Data excerpts:
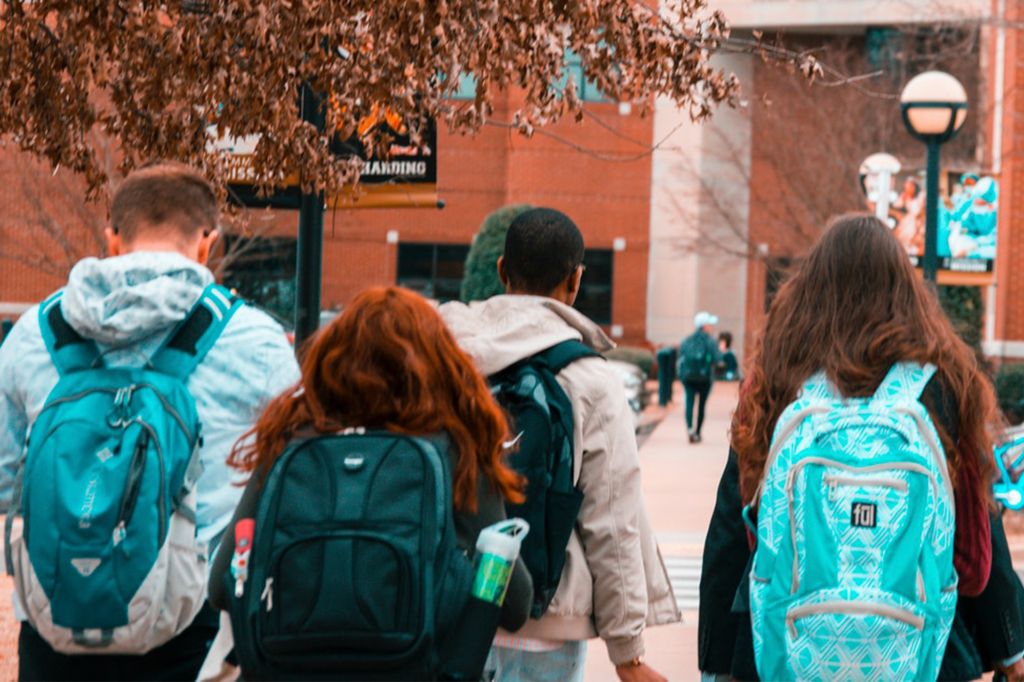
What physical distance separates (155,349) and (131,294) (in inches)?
5.7

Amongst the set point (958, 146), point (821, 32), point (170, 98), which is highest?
point (821, 32)

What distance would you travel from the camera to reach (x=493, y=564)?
300cm

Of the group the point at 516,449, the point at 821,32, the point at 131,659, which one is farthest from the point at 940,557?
the point at 821,32

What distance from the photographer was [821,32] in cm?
4516

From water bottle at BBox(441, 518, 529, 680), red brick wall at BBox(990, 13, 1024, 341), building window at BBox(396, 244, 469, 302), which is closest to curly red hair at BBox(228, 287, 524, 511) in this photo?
water bottle at BBox(441, 518, 529, 680)

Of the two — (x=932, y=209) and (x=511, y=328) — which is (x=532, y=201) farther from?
(x=511, y=328)

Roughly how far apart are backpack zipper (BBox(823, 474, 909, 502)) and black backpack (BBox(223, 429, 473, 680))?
91 centimetres

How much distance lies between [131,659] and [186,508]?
0.38 metres

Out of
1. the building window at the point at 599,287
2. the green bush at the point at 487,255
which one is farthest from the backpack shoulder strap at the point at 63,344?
the building window at the point at 599,287

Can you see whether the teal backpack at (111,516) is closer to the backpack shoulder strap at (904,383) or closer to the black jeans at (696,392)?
the backpack shoulder strap at (904,383)

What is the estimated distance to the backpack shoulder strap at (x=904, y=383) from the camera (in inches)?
137

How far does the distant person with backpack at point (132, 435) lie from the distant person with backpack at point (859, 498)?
1230 mm

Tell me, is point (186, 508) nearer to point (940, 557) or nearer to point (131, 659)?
point (131, 659)

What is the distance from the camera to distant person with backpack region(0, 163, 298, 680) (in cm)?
312
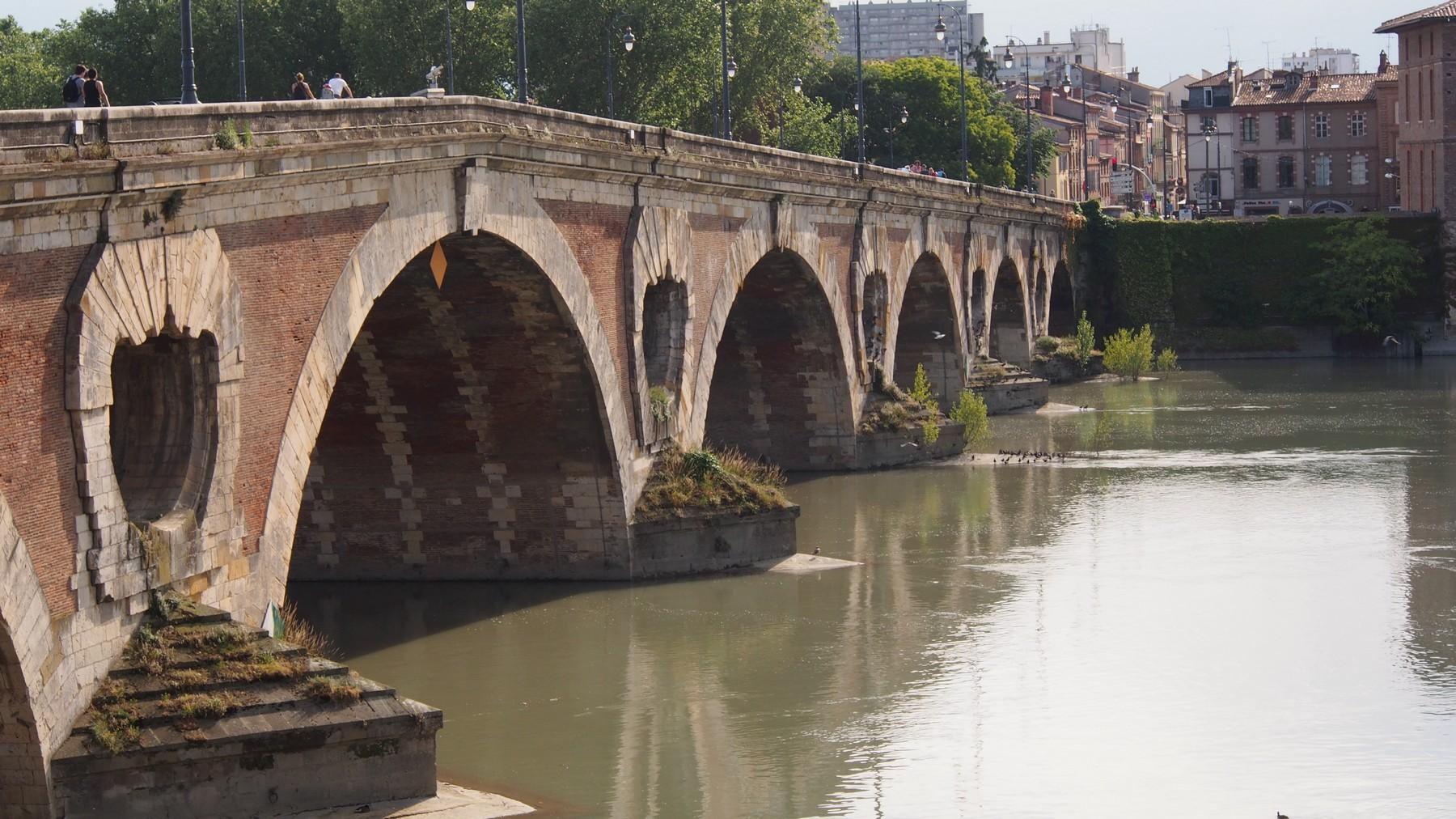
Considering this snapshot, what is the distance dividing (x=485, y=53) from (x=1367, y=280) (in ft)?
106

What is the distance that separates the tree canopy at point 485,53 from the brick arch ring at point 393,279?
37022 millimetres

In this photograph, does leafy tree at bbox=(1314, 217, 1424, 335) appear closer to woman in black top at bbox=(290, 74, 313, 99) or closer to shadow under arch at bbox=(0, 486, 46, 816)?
woman in black top at bbox=(290, 74, 313, 99)

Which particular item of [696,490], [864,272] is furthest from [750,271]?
[696,490]

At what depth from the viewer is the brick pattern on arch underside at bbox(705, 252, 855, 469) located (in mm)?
42125

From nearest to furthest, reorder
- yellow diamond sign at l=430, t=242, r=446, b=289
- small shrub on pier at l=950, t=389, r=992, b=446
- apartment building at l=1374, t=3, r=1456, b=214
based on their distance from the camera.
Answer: yellow diamond sign at l=430, t=242, r=446, b=289
small shrub on pier at l=950, t=389, r=992, b=446
apartment building at l=1374, t=3, r=1456, b=214

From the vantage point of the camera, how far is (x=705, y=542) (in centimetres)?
3050

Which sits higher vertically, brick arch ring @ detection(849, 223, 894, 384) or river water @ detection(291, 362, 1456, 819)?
brick arch ring @ detection(849, 223, 894, 384)

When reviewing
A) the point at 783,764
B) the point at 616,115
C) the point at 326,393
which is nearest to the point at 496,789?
the point at 783,764

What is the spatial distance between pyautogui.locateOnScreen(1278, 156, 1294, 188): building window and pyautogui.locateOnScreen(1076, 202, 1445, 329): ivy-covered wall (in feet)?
78.7

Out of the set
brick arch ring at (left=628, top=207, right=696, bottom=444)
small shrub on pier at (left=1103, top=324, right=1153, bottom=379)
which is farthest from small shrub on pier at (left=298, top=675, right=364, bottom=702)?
small shrub on pier at (left=1103, top=324, right=1153, bottom=379)

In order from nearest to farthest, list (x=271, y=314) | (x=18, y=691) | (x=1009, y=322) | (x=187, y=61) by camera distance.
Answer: (x=18, y=691), (x=187, y=61), (x=271, y=314), (x=1009, y=322)

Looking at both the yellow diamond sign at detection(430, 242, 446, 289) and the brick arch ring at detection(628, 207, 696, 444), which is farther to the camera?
the brick arch ring at detection(628, 207, 696, 444)

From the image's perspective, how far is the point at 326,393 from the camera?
21891mm

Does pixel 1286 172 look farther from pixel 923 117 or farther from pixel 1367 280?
pixel 1367 280
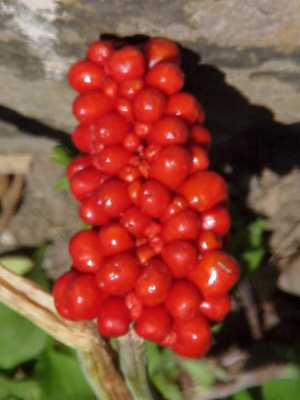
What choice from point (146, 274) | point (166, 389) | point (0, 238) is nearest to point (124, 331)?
point (146, 274)

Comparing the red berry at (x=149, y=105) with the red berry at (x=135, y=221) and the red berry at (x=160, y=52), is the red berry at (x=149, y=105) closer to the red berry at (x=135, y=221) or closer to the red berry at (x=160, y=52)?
the red berry at (x=160, y=52)

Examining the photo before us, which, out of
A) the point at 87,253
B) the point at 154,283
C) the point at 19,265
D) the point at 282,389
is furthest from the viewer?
the point at 19,265

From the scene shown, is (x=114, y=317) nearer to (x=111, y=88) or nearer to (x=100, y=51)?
(x=111, y=88)

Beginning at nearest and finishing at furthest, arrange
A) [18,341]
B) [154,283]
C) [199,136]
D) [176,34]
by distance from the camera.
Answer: [154,283] < [199,136] < [176,34] < [18,341]

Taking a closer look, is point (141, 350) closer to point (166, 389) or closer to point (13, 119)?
point (166, 389)

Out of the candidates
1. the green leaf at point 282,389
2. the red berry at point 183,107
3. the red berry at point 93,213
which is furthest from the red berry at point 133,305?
the green leaf at point 282,389

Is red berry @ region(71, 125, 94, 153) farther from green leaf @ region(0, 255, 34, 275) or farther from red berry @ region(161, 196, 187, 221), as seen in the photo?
green leaf @ region(0, 255, 34, 275)

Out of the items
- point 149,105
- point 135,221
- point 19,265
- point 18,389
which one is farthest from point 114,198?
point 18,389
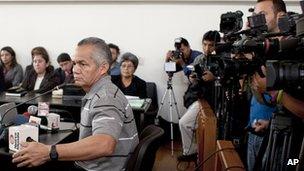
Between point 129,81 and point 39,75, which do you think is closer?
point 129,81

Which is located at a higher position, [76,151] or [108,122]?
[108,122]

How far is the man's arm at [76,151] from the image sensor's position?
4.66 ft

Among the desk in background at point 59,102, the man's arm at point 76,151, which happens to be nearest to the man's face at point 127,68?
the desk in background at point 59,102

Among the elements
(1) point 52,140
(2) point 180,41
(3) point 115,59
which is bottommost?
(1) point 52,140

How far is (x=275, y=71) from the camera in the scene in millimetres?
950

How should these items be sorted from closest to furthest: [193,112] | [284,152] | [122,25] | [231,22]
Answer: [284,152] → [231,22] → [193,112] → [122,25]

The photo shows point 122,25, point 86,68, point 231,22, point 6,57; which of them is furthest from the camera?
point 6,57

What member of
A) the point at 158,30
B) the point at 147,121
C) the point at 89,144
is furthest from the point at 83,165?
the point at 158,30

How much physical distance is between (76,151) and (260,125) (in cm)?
95

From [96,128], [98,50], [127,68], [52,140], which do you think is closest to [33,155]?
[96,128]

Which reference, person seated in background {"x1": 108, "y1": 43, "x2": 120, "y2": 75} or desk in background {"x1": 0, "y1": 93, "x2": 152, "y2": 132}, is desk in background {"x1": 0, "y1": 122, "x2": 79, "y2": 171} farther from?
person seated in background {"x1": 108, "y1": 43, "x2": 120, "y2": 75}

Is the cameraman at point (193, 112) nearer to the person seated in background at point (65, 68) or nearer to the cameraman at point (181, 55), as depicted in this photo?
the cameraman at point (181, 55)

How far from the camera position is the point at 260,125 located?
1.78 metres

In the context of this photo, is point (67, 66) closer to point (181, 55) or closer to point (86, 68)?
point (181, 55)
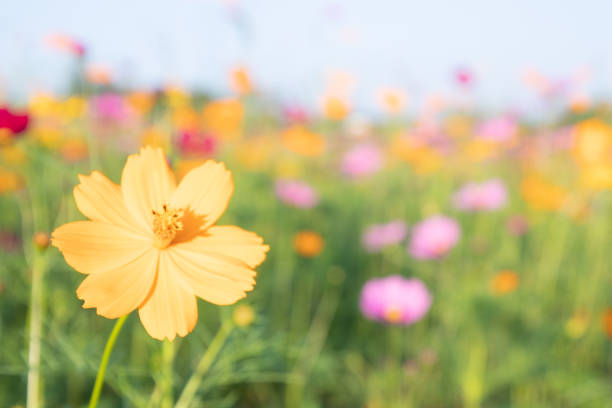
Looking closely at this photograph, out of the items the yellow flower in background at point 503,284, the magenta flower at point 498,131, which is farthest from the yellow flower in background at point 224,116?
the yellow flower in background at point 503,284

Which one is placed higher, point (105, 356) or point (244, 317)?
point (105, 356)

Given task: From the records given above, reproduce all text exactly and exclude each picture.

Exercise solution:
What physical distance separates (155,349) and (131,294) (in inches)?
5.7

Amongst the set point (958, 146), point (821, 32), point (170, 98), which is highest?
point (821, 32)

What distance would you travel from the camera to reach (x=493, y=564)?
300cm

Of the group the point at 516,449, the point at 821,32, the point at 131,659, which one is farthest from the point at 940,557?
the point at 821,32

What distance from the photographer was [821,32] in cm?
4516

From water bottle at BBox(441, 518, 529, 680), red brick wall at BBox(990, 13, 1024, 341), building window at BBox(396, 244, 469, 302), which is closest to curly red hair at BBox(228, 287, 524, 511) in this photo?
water bottle at BBox(441, 518, 529, 680)

Of the two — (x=932, y=209) and (x=511, y=328) — which is (x=532, y=201) farther from?
(x=511, y=328)

Roughly how far apart are backpack zipper (BBox(823, 474, 909, 502)) and black backpack (BBox(223, 429, 473, 680))?
91 centimetres

How much distance lies between [131,659] and [186,508]?
0.38 metres

Out of
1. the building window at the point at 599,287
2. the green bush at the point at 487,255
which one is farthest from the backpack shoulder strap at the point at 63,344?
the building window at the point at 599,287

Can you see whether the teal backpack at (111,516) is closer to the backpack shoulder strap at (904,383) or closer to the black jeans at (696,392)?
the backpack shoulder strap at (904,383)

What is the estimated distance to the backpack shoulder strap at (x=904, y=383) from the camera (in inches)?
137

How far does the distant person with backpack at point (132, 435) lie from the distant person with backpack at point (859, 498)?
1230 mm

Tell me, is point (186, 508) nearer to point (940, 557) or nearer to point (131, 659)?
point (131, 659)

What is the distance from the camera to distant person with backpack region(0, 163, 298, 680) (in cm)?
312
Considering this snapshot, what is the distance dividing (x=485, y=53) from (x=1367, y=280) (in ft)?
106

What is the distance that separates the tree canopy at point 485,53 from the brick arch ring at point 393,279?
37022 millimetres

In this photograph, does leafy tree at bbox=(1314, 217, 1424, 335) appear closer to woman in black top at bbox=(290, 74, 313, 99) or closer to shadow under arch at bbox=(0, 486, 46, 816)?
woman in black top at bbox=(290, 74, 313, 99)

Which particular item of [696,490], [864,272] is furthest from [750,271]?
[696,490]

At what depth from the viewer is the brick pattern on arch underside at bbox(705, 252, 855, 469) located (in mm)?
42125

From nearest to furthest, reorder
- yellow diamond sign at l=430, t=242, r=446, b=289
- small shrub on pier at l=950, t=389, r=992, b=446
- apartment building at l=1374, t=3, r=1456, b=214
based on their distance from the camera.
Answer: yellow diamond sign at l=430, t=242, r=446, b=289
small shrub on pier at l=950, t=389, r=992, b=446
apartment building at l=1374, t=3, r=1456, b=214

From the vantage point of the camera, how far is (x=705, y=542) (in centimetres)?
3050

Which sits higher vertically, brick arch ring @ detection(849, 223, 894, 384) or river water @ detection(291, 362, 1456, 819)?
brick arch ring @ detection(849, 223, 894, 384)

When reviewing
A) the point at 783,764
B) the point at 616,115
C) the point at 326,393
which is nearest to the point at 496,789?
the point at 783,764

What is the spatial distance between pyautogui.locateOnScreen(1278, 156, 1294, 188): building window and pyautogui.locateOnScreen(1076, 202, 1445, 329): ivy-covered wall (in feet)?
78.7

Out of the set
brick arch ring at (left=628, top=207, right=696, bottom=444)
small shrub on pier at (left=1103, top=324, right=1153, bottom=379)
which is farthest from small shrub on pier at (left=298, top=675, right=364, bottom=702)?
small shrub on pier at (left=1103, top=324, right=1153, bottom=379)

In order from nearest to farthest, list (x=271, y=314) | (x=18, y=691) | (x=1009, y=322) | (x=187, y=61) by camera distance.
Answer: (x=18, y=691), (x=187, y=61), (x=271, y=314), (x=1009, y=322)

Looking at both the yellow diamond sign at detection(430, 242, 446, 289) and the brick arch ring at detection(628, 207, 696, 444), which is farther to the camera?
the brick arch ring at detection(628, 207, 696, 444)

From the image's perspective, how far is the point at 326,393 from the camera?
21891mm

Does pixel 1286 172 look farther from pixel 923 117 or farther from pixel 1367 280?
pixel 1367 280
What choice from point (146, 274) | point (166, 389) | point (0, 238) is nearest to point (124, 331)?
point (146, 274)

Comparing the red berry at (x=149, y=105) with the red berry at (x=135, y=221) and the red berry at (x=160, y=52), is the red berry at (x=149, y=105) closer to the red berry at (x=135, y=221) or closer to the red berry at (x=160, y=52)?
the red berry at (x=160, y=52)

Examining the photo before us, which, out of
A) the point at 87,253
B) the point at 154,283
C) the point at 19,265
D) the point at 282,389
is furthest from the viewer?
the point at 19,265

From the scene shown, is (x=114, y=317) nearer to (x=111, y=88) or nearer to (x=100, y=51)?
(x=111, y=88)

Beginning at nearest and finishing at furthest, arrange
A) [18,341]
B) [154,283]
C) [199,136]
D) [176,34]
by distance from the camera.
Answer: [154,283] < [199,136] < [176,34] < [18,341]

Taking a closer look, is point (141, 350) closer to point (166, 389) or closer to point (13, 119)?
point (166, 389)

Out of the candidates
1. the green leaf at point 282,389
2. the red berry at point 183,107
3. the red berry at point 93,213
which is furthest from the red berry at point 133,305?
the green leaf at point 282,389

Is red berry @ region(71, 125, 94, 153) farther from green leaf @ region(0, 255, 34, 275) or farther from red berry @ region(161, 196, 187, 221), as seen in the photo?
green leaf @ region(0, 255, 34, 275)

Out of the items
- point 149,105
- point 135,221
- point 19,265
- point 18,389
which one is farthest from point 114,198?
point 18,389
Between point 129,81 and point 39,75, which do you think is closer?
point 129,81

Which is located at a higher position, [76,151] or [108,122]?
[108,122]

How far is the man's arm at [76,151] from the image sensor's position?
4.66 ft

Among the desk in background at point 59,102, the man's arm at point 76,151, which happens to be nearest to the man's face at point 127,68?
the desk in background at point 59,102

Among the elements
(1) point 52,140
(2) point 180,41
(3) point 115,59
which is bottommost?
(1) point 52,140

How far is (x=275, y=71) from the camera in the scene in millimetres?
950

How should these items be sorted from closest to furthest: [193,112] | [284,152] | [122,25] | [231,22]
Answer: [284,152] → [231,22] → [193,112] → [122,25]

The photo shows point 122,25, point 86,68, point 231,22, point 6,57; which of them is furthest from the camera?
point 6,57

What member of
A) the point at 158,30
B) the point at 147,121
C) the point at 89,144
is furthest from the point at 83,165?
the point at 158,30

How much physical distance is between (76,151) and (260,125) (in cm)?
95

From [96,128], [98,50], [127,68], [52,140], which do you think is closest to [33,155]?
[96,128]

Which reference, person seated in background {"x1": 108, "y1": 43, "x2": 120, "y2": 75} or desk in background {"x1": 0, "y1": 93, "x2": 152, "y2": 132}, is desk in background {"x1": 0, "y1": 122, "x2": 79, "y2": 171} farther from?
person seated in background {"x1": 108, "y1": 43, "x2": 120, "y2": 75}

Is the cameraman at point (193, 112) nearer to the person seated in background at point (65, 68) or nearer to the cameraman at point (181, 55), as depicted in this photo?
the cameraman at point (181, 55)

How far from the camera position is the point at 260,125 located?
1.78 metres

In the context of this photo, is point (67, 66) closer to point (181, 55) or closer to point (86, 68)?
point (181, 55)
Looking closely at this photograph, out of the items the yellow flower in background at point 503,284, the magenta flower at point 498,131, which is farthest from the yellow flower in background at point 224,116?
the yellow flower in background at point 503,284

Which one is placed higher, point (105, 356) or point (244, 317)?
point (105, 356)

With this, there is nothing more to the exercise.